New Zealand filmmaker and jury president Jane Campion handed the top honor at Cannes to Ceylan for his three-hour long domestic drama about a retired actor running a remote hotel.

It is the first Turkish film to win the coveted award since 1982, when Yilmaz Guney was given the prize for "Yol", a portrayal of the country following the 1980 military coup.

Italian director Alice Rohrwacher was the runner-up, winning the festival's Grand Prix award for a movie about a poor family on a farm in Umbria.

French veteran filmmaker Jean-Luc Godard won the Jury Prize - the third-place award - for "Goodbye to Language", shared with Canadian Xavier Dolan for "Mommy".

The Best Director award went to American Bennett Miller for "Foxcatcher", a film based on the real-life murder of an Olympic wrestling champion by multi-millionaire John du Pont.

British actor Timothy Spall claimed the Best Actor prize for his role in "Mr. Turner", a historical portrait of the famous painter JMW Turner directed by Mike Leigh.
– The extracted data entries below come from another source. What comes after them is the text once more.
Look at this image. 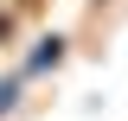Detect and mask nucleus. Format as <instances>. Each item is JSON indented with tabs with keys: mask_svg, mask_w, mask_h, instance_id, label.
<instances>
[{
	"mask_svg": "<svg viewBox=\"0 0 128 121\" xmlns=\"http://www.w3.org/2000/svg\"><path fill=\"white\" fill-rule=\"evenodd\" d=\"M58 51H64V38H38V51H32V64H26V76H38L45 64H58ZM19 76V83H26Z\"/></svg>",
	"mask_w": 128,
	"mask_h": 121,
	"instance_id": "nucleus-1",
	"label": "nucleus"
},
{
	"mask_svg": "<svg viewBox=\"0 0 128 121\" xmlns=\"http://www.w3.org/2000/svg\"><path fill=\"white\" fill-rule=\"evenodd\" d=\"M13 96H19V76H6V83H0V115L13 108Z\"/></svg>",
	"mask_w": 128,
	"mask_h": 121,
	"instance_id": "nucleus-2",
	"label": "nucleus"
}]
</instances>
Spall practised painting for two years before starting to film.

British-American actress Julianne Moore won the Best Actress prize for her role as a shallow starlet in Canadian director David Cronenberg's Hollywood satire "Maps to the Stars".

The Best Screenplay award went to Russians Andrei Zvyagintsev and Oleg Negin for "Leviathan".

This year's Cannes International Film Festival, the most prestigious film festival in the world, was the 67th edition of the event.